Однажды он, посмеиваясь, рассказал закоулочникам последнее столичное происшествие. Депутаты испанских кортесов издавна пользовались священным правом бесплатно кушать конфеты во время заседаний, и вдруг министерство экономических реформ забило тревогу. Оказалось, что государственному бюджету грозит форменная катастрофа: депутаты не только сами поглощают множество конфет, но еще и в огромном количестве преподносят конфеты своим друзьям и знакомым. И тогда был торжественно принят закон, согласно которому конфетами первого сорта могли отныне угощаться лишь министры, депутаты же должны довольствоваться дешевыми конфетами. Вот она, наша парламентская система во всем ее величии!

Профессор почувствовал легкое удовлетворение: глаза Федерико блестели. Об остальных и говорить нечего. Пепе Мора усмехался язвительнее, чем обычно, Мигель покатывался со смеху. Ей-богу, это уже последняя капля! Все наши институты обанкротились, правители впали в слабоумие, слова не подберешь, чтобы назвать все это. Кто-то нерешительно предложил: «Cursi?» – «Нет, слабовато, тут нужно что-то порезче».

– Гнилье, – сказал вдруг Федерико, – cosas putrefactas.

Закоулочники переглянулись. Cosas putrefactas? Истлевшие вещи, рухлядь, труха... Пожалуй, это било в самую точку. Гниением, распадом охвачено, в сущности, было все – политика, литература, искусство. Те, кто там хозяйничал, только выдавали себя за живых, а на самом деле они давно уже мертвецы, труха, гнилье. Cosas putrefactas! Это обобщало. Выражение понравилось, привилось, вошло в их лексикон.

12

Он жил теперь словно двумя разными жизнями. Не только университет, но и вечера в «Аламеде», беседы с друзьями, даже музыка – все это было одной, внешней жизнью. Никто не догадывался о другой, лишь донья Висента вздыхала по ночам, прислушиваясь к шагам в комнате сына.

Каждый день приносил открытия. Он понял, почему романсы в книгах напоминали засушенных бабочек. Стихи рождались, чтобы звучать. На бумаге слово было мертвым, в устах оно оживало, приобретало объем, вес, цвет. За привычным его значением показывалось иное, глубинное: открывалось неожиданное родство с другими словами, откликавшимися его звучанию.
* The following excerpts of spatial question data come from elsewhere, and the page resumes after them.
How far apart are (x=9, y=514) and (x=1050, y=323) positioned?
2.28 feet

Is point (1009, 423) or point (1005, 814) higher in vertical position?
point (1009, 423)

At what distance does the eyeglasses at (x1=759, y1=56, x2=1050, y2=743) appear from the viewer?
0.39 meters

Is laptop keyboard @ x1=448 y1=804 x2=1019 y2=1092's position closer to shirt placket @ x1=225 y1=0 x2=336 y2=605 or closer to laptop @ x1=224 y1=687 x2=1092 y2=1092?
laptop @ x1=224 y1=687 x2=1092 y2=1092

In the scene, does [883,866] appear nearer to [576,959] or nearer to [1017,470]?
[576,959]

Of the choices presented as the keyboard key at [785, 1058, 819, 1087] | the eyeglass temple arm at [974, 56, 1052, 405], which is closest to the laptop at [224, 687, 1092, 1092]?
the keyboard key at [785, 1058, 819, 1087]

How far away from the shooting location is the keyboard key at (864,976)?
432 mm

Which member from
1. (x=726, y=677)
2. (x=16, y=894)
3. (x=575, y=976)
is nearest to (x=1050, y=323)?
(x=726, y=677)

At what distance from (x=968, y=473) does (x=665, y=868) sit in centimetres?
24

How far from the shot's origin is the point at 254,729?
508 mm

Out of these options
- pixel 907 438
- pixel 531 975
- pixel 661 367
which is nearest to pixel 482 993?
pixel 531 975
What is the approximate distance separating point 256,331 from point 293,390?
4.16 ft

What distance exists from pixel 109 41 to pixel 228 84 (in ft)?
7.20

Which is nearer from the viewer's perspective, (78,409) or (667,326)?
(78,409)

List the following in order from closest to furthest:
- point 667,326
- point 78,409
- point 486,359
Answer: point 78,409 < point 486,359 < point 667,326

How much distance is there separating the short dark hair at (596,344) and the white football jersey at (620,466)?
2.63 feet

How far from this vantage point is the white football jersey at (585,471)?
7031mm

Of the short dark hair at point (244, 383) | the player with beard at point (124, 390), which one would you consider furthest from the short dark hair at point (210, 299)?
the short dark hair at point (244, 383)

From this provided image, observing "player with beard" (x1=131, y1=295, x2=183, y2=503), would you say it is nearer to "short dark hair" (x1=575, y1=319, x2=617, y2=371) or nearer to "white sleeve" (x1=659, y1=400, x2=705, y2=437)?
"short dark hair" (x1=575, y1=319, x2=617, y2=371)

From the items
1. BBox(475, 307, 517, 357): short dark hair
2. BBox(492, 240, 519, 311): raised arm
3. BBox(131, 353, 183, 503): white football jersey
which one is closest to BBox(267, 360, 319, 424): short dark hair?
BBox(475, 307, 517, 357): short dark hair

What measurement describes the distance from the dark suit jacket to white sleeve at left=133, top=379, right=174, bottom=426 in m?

В слове «alba» – «заря» – просыпалась белизна – albor предрассветного неба, а в памяти отзывались и каменщик – albanil, и все в цвету абрикосовое дерево – albaricoque, и буревестник-альбатрос, а там еще и еще...

Но и звучащее слово обнаруживало свою скрытую силу, играло всеми красками лишь в соседстве с другими словами. Все зависело от взаимного расположения слов, законы которого были непостижимы, однако неумолимо сказывались, как только их нарушали. Неудачно поставленное слово меркло, тускнело, поэзия улетучивалась... Федерико мучился часами, тут не помогали ни логика разговорной речи, ни правила стихосложения. И вдруг какой-то удачный поворот, и сразу же слово, которое только что казалось дешевой стекляшкой, вспыхивает всеми своими гранями, а остальные слова мгновенно располагаются вокруг в стройном, единственно возможном сочетании. К таким моментам привыкнуть было нельзя, каждый раз они казались чудом.

Стихи, которые он сочинял, были все еще слабыми, несамостоятельными, он хорошо понимал это. Но иногда он испытывал странное ощущение – как будто зрение, слух, память сливаются в какое-то одно, новое, не имеющее названия чувство, и это чувство само начинает властно подсказывать слова. Сперва Федерико записывал такие слова не без внутреннего протеста – словно бы не сам их придумал! – но убеждался, что они гораздо вернее, чем стихи, сочиненные в обычном состоянии, передают то, что ему хотелось выразить. Потом он понял, что el duende – старый ревнивый домовой простил ему измену музыке и снова стал навещать его.